To summarize, time has been mysteriously kind to this particular Z-grade delight. Fragasso may have killed any faint hope of franchising the series stone dead (until the recent turn of events) but, in doing so, he fashioned a film that cannot help but titillate through its sheer ineptitude and can-do attitude. While unquestionably a public dog foul of a movie, Troll 2 somehow managed the seemingly inconceivable and found a tiny crawlspace in my heart. Ultimately it is all a matter of timing. In 1990 I was ill-prepared and, back then, this would unquestionably have hobbled away with a cataclysmic 2/10. However, fret not Claudio, you need not feel disheartened as I’m more than doubling up on that tally. Hopefully one day I shall revisit Nilbog (or Nilborg as it was hilariously misnamed on its VHS sleeve) for the threatened sequel and, when I do, I have a sneaking suspicion that Darren Ewing will still remain rooted to that plant pot. I just pray that Fragasso supplied him with the necessary sunlight and water.
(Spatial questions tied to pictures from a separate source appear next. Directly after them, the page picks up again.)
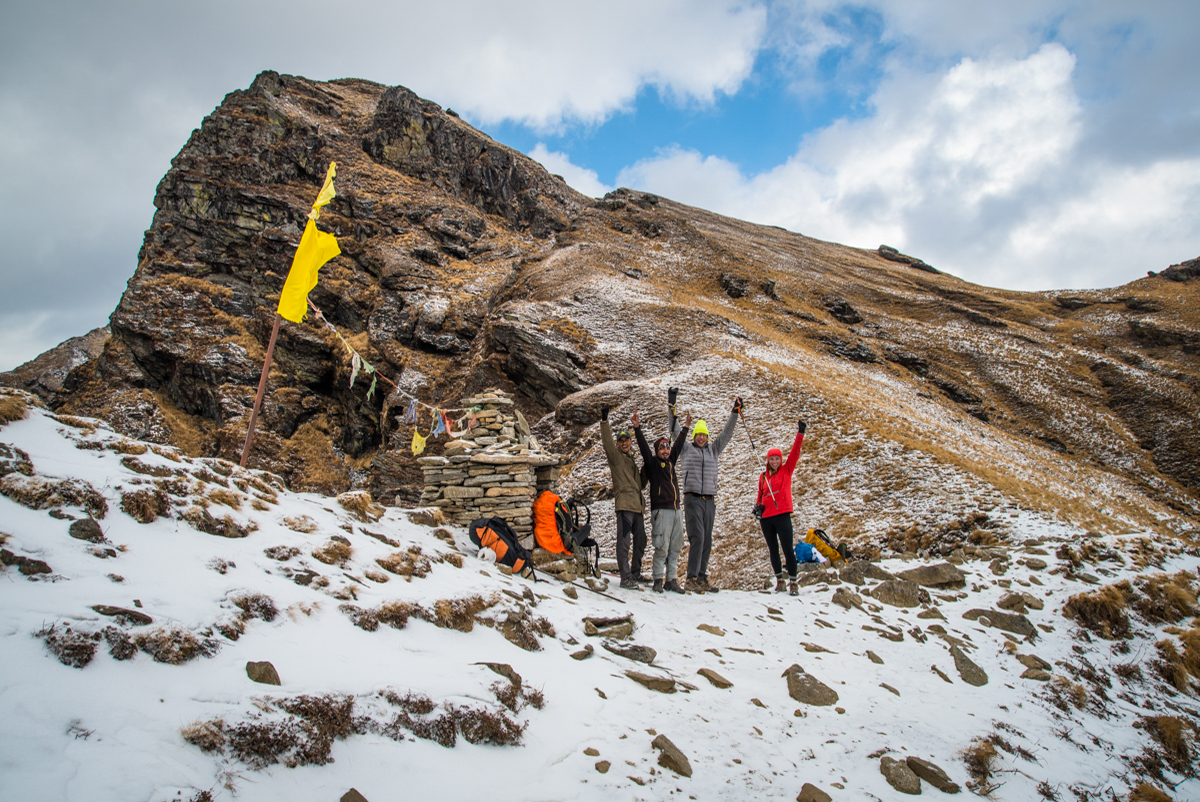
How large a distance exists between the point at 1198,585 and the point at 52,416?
16.8 metres

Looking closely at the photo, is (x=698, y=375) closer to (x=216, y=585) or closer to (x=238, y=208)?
(x=216, y=585)

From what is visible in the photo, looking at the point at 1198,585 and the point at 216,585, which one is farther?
the point at 1198,585

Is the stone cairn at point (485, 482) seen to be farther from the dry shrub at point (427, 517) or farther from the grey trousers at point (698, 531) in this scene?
the grey trousers at point (698, 531)

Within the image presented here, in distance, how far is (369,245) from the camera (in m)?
45.5

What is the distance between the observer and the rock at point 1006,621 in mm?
7711

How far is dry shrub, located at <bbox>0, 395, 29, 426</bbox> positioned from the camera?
4785mm

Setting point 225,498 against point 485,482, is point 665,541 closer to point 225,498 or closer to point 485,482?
point 485,482

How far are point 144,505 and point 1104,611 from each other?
41.3ft

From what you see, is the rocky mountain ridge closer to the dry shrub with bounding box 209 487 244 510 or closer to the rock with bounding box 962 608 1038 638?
the rock with bounding box 962 608 1038 638

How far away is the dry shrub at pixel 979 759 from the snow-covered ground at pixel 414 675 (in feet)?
0.23

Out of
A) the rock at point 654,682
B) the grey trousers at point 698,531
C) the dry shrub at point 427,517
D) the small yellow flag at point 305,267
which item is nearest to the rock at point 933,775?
the rock at point 654,682

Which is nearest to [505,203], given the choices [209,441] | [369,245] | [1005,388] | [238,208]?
[369,245]

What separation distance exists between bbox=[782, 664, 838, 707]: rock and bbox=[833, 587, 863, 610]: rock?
3.17 metres

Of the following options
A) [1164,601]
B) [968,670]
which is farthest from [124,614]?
[1164,601]
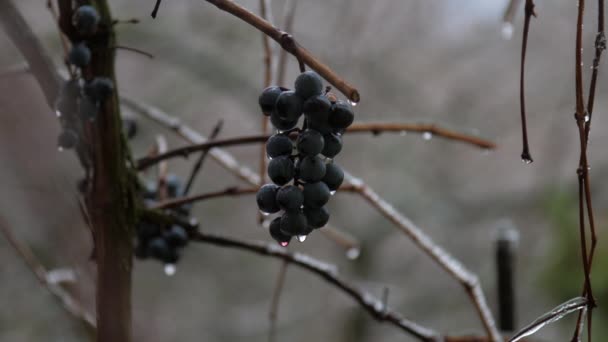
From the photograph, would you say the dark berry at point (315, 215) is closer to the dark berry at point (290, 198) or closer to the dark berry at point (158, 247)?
the dark berry at point (290, 198)

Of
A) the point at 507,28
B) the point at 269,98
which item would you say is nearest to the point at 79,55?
the point at 269,98

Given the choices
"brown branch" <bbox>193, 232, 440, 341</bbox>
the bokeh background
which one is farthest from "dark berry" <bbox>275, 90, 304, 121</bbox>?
the bokeh background

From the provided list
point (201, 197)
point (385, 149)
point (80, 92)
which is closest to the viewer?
point (80, 92)

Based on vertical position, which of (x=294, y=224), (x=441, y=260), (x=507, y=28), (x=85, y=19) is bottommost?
(x=294, y=224)

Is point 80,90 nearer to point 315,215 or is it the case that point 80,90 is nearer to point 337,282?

Crimson Quill’s Judgement: 5/10
Grue Factor: 2/5
For the Grue-Guzzlers: If green snot constitutes as grue then fill your boots as there is plenty here on the platter. Unfortunately, a dismembered hand loses its effect a little when oozing out emerald slime instead of the customary claret. Make absolutely no mistake, folk die in Troll 2 and, moreover, they do so in rather mean-spirited fashion. However, guilty pleasures aside, it is tough taking these mossy monstrosities the faintest bit seriously. Unless you’re a keen gardener, in which case, its cruel harvest may be too much to stomach.